In the industry code that isn't DRY is a much bigger problem than code that is too DRY.



Having specialized in project rescue, touring all over "the industry", you can't possibly make that generalization.

For every purported best practice, there are teams/orgs that painted themselves into a corner by getting carried away and others that really would have benefited from applying it more than they did.

In the case of DRY, it's an especially accessible best practice for inexperienced developers and the project leads many of them become. Many many teams do get carried away, mistaking "these two blocks of code have the same characters in the same sequence" with "these two delicate blocks of code are doing the same thing and will likely continue to do so"

Having advice articles floating around on both sides of practices like this helps developers and teams find the guidance that will get them from where they are to where they need to be.

Context, nuance, etc, etc


In Zion National Park, there's a hike called Angel's Landing. For part of the hike, you go along this ridge, where on one side you have a cliff of 500 feet straight down, and on the other side, you have a cliff of 1000 feet straight down. And in places, the ridge is only a couple of feet wide.

Best practices can be like that. "Here's something to avoid!" "OK, I'll back far away from that." Yeah, but there's another cliff behind you, of the opposite error that is also waiting to wreck your code base.

Listen to best practices. Don't apply them dogmatically, or without good judgment.


If that's what they wanted to prove they should have shown a better example.
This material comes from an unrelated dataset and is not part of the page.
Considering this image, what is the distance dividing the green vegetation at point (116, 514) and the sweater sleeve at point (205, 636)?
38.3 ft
That's fair. I think the insight/concept behind the essay is sound, but I agree that the example (and writing) could be a lot better.


DRY should honestly just be restated as "Avoid multiple source of truth", two pieces of code that look similar but have two separate goals are not something that falls under DRY unless you can pull out some common logic that actually is the same goal and can become the single source of truth for that goal.
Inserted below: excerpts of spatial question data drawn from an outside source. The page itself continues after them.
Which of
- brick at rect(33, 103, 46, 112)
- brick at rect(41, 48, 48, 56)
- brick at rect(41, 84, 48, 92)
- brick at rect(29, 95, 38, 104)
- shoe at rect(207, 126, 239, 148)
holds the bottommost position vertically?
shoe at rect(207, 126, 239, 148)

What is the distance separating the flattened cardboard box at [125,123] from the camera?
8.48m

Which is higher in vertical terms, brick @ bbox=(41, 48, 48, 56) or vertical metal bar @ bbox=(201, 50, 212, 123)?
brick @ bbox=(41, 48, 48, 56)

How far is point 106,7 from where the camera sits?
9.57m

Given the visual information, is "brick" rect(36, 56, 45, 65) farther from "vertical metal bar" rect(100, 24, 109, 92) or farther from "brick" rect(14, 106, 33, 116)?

I am the industry for over 10 years now. Whenever I have to work with a project where someone used DRY consciously, I know I am in for a world of pain. Consolidating code is easy, pulling it apart is a lot harder.


> Whenever I have to work with a project where someone used DRY []consciously[], I know I am in for a world of pain.

Huh. When you put it that way, that's actually a good point. In my experience, competent programming will try to consolidate repeated code, and then cite "because DRY" if asked why, but I can't think of any case where I or anyone else competent started with "needs more DRY" as the original motivation (as opposed to "this is a incomprehensibly verbose mess" or the like).

Conversely, starting with "don't repeat yourself [and don't let anything else repeat itself]" as a design goal does seem to correlate well with cases where someone temporarily (newbie) or permanently (moron/ideologue) incompentent followed that design principle off a cliff.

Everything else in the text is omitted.